随着批次大小的变化,学习率应如何变化? [英] How should the learning rate change as the batch size change?

查看:283
本文介绍了随着批次大小的变化,学习率应如何变化?的处理方法,对大家解决问题具有一定的参考价值,需要的朋友们下面随着小编来一起学习吧!

问题描述

当我增加/减少SGD中使用的微型批次的批次大小时,应该更改学习率吗?如果是这样,那怎么办?

When I increase/decrease batch size of the mini-batch used in SGD, should I change learning rate? If so, then how?

作为参考,我正在与某人讨论,据说,当批量增加时,学习率应在一定程度上降低.

For reference, I was discussing with someone, and it was said that, when batch size is increased, the learning rate should be decreased by some extent.

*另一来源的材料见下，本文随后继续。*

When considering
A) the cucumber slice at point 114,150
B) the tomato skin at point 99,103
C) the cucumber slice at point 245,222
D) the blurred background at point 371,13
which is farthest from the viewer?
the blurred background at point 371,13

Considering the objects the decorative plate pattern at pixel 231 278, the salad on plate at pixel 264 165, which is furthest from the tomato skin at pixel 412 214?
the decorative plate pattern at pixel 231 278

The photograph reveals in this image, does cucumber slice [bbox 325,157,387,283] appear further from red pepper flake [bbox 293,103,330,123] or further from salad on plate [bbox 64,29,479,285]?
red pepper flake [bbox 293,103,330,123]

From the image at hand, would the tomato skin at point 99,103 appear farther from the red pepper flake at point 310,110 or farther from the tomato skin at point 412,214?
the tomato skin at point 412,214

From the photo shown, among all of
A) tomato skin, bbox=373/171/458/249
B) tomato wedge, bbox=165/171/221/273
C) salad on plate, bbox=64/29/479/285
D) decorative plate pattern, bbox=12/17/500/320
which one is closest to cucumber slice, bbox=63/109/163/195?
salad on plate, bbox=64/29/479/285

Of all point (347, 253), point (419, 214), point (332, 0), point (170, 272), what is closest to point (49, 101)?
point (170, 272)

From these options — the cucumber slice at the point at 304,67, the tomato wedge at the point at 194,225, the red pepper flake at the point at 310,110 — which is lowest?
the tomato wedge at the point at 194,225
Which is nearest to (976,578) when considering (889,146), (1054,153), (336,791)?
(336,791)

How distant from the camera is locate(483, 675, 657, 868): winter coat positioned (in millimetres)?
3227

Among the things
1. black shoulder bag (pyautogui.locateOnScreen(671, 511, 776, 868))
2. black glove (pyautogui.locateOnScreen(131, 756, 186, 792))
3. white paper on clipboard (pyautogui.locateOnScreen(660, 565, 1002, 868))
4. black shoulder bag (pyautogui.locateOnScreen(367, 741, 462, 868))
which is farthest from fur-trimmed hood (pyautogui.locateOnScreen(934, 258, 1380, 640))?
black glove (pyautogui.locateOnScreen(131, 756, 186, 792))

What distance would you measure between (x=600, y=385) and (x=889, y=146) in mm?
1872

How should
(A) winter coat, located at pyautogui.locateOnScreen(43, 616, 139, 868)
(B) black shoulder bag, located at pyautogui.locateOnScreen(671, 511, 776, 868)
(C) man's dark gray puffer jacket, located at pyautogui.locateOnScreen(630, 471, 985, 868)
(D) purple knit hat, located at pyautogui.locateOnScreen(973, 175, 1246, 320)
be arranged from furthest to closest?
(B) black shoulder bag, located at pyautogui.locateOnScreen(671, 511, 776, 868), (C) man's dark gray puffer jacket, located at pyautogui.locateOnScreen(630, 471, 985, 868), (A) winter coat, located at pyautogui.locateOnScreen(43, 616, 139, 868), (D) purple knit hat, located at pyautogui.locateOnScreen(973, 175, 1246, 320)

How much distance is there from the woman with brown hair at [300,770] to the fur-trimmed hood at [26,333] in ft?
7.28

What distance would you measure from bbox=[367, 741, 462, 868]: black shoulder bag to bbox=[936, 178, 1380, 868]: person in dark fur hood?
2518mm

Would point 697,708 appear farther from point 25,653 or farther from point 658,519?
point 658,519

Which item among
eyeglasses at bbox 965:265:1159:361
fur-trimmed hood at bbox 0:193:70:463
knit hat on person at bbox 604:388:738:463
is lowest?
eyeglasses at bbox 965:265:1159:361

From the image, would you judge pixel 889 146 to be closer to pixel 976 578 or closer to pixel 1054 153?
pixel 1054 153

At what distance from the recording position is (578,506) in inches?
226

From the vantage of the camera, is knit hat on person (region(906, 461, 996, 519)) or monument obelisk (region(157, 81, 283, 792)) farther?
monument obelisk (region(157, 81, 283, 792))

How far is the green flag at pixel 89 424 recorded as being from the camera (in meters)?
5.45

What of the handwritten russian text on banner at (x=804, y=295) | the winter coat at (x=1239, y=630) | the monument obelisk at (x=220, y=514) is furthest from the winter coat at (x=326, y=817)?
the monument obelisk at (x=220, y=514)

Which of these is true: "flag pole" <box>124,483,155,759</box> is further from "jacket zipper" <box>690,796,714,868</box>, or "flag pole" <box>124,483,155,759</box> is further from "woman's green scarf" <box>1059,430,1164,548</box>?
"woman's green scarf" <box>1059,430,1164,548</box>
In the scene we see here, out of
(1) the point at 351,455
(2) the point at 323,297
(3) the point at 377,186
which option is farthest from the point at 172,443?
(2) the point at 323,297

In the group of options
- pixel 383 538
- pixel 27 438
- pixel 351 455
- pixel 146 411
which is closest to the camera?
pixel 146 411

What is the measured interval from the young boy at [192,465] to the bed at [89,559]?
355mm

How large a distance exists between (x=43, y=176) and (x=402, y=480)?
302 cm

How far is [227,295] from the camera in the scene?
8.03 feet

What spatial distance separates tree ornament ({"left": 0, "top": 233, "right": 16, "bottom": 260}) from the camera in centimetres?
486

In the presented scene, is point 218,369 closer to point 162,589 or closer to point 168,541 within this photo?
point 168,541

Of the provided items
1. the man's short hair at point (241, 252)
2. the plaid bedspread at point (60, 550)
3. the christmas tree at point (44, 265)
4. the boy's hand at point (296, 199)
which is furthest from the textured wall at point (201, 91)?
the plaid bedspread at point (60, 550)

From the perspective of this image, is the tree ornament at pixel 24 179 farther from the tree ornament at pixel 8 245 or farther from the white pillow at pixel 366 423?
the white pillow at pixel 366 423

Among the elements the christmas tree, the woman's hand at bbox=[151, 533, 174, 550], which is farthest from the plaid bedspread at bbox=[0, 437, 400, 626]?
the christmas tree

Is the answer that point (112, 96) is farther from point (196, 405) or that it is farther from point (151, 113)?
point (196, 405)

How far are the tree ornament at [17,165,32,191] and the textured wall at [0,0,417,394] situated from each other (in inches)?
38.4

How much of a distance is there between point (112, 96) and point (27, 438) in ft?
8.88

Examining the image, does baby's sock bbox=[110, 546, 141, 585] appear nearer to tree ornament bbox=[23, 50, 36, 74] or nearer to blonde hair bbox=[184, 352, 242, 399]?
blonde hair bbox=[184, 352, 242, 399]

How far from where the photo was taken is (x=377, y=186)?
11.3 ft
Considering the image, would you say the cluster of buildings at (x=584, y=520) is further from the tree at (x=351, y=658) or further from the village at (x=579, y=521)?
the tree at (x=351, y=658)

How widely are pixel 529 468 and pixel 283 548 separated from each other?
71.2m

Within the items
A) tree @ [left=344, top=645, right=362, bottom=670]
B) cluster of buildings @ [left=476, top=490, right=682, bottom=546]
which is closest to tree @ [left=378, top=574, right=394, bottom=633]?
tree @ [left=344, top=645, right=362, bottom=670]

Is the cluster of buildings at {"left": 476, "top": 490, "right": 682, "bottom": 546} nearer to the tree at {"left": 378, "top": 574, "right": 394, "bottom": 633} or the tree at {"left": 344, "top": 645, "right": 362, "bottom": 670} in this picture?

我的理解是,当我增加批次大小时,计算得出的平均梯度会减少噪音,因此我可以保持相同的学习率或提高学习率.

My understanding is when I increase batch size, computed average gradient will be less noisy and so I either keep same learning rate or increase it.

此外,如果我使用自适应学习率优化器(如Adam或RMSProp),那么我想我可以保持学习率不变.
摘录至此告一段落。